From the entries below, pull out each line where "class" appears.

Given data:
________

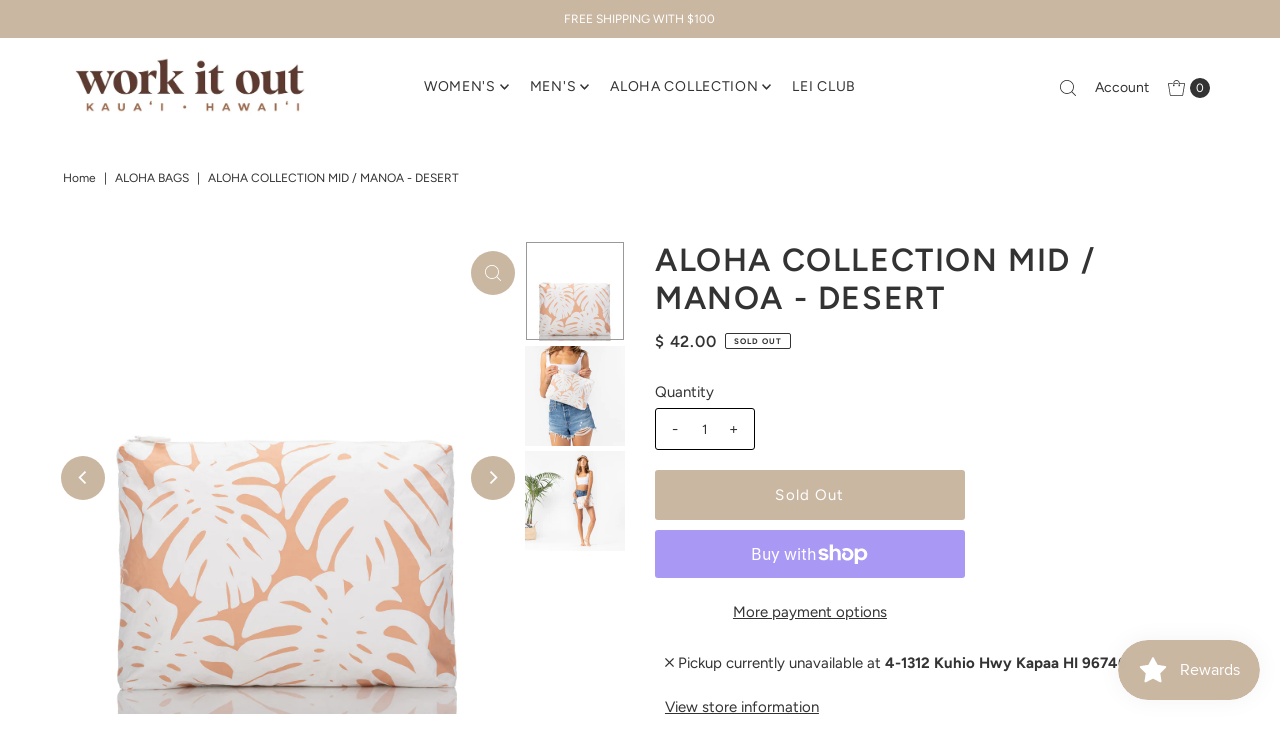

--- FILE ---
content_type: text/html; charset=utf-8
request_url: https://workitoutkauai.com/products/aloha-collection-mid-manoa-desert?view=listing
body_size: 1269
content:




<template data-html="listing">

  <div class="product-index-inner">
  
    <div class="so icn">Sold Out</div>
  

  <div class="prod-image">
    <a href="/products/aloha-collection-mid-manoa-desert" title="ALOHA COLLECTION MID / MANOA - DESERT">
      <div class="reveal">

________

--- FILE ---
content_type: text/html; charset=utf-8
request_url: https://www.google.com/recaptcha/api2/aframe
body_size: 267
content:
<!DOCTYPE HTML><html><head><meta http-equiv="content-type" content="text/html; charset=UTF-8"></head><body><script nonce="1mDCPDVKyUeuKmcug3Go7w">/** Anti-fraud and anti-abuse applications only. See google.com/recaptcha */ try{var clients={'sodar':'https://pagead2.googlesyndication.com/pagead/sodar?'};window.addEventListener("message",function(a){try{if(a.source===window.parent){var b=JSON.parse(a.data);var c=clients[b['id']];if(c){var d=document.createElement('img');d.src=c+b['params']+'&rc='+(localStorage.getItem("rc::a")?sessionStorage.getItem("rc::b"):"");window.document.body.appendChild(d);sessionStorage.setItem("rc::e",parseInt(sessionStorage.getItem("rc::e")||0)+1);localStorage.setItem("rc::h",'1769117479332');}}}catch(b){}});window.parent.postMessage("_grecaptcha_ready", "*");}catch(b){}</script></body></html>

________

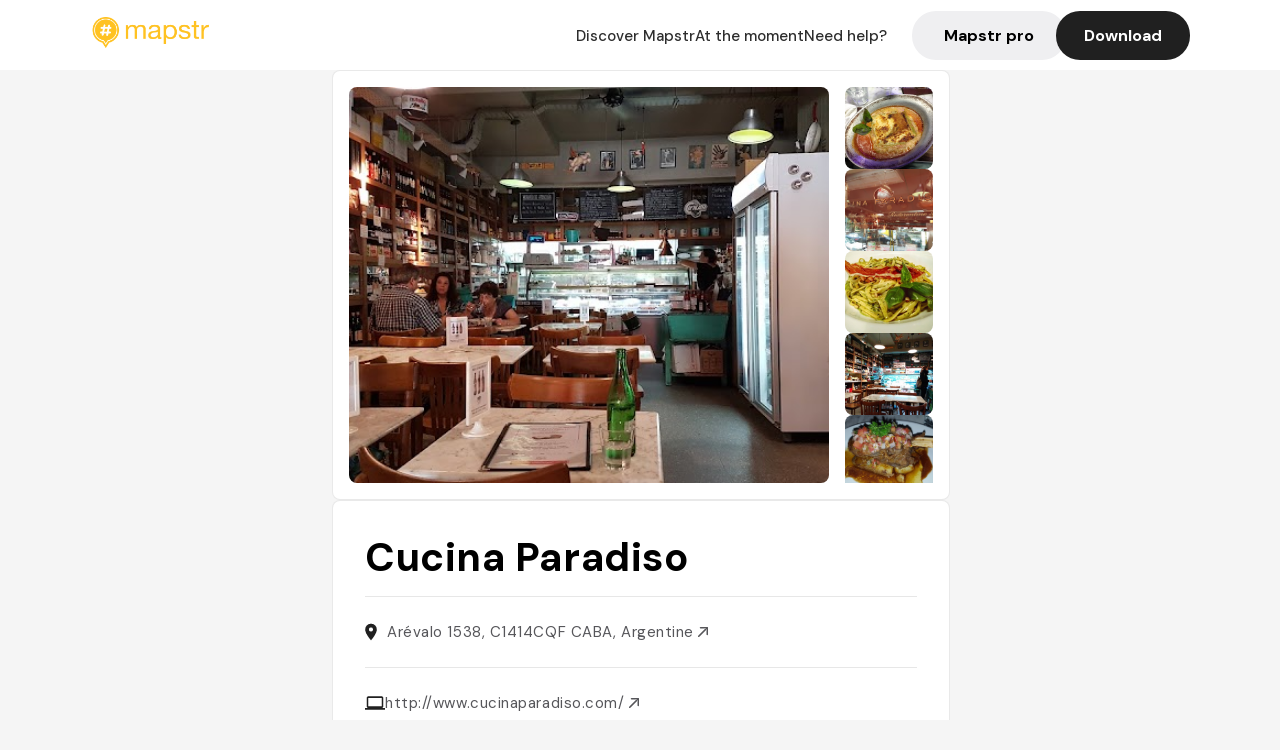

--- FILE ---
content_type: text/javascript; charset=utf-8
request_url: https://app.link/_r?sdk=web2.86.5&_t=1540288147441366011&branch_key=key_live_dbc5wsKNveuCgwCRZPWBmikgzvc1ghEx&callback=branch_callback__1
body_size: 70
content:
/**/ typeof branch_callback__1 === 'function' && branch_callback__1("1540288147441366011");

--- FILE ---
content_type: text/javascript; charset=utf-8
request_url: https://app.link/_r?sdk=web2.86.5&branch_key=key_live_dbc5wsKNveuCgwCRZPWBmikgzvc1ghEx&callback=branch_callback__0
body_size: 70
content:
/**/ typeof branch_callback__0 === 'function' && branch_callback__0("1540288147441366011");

________

Finished task:
  <div class="product-index-inner">
    <div class="so icn">Sold Out</div>
  <div class="prod-image">
      <div class="reveal">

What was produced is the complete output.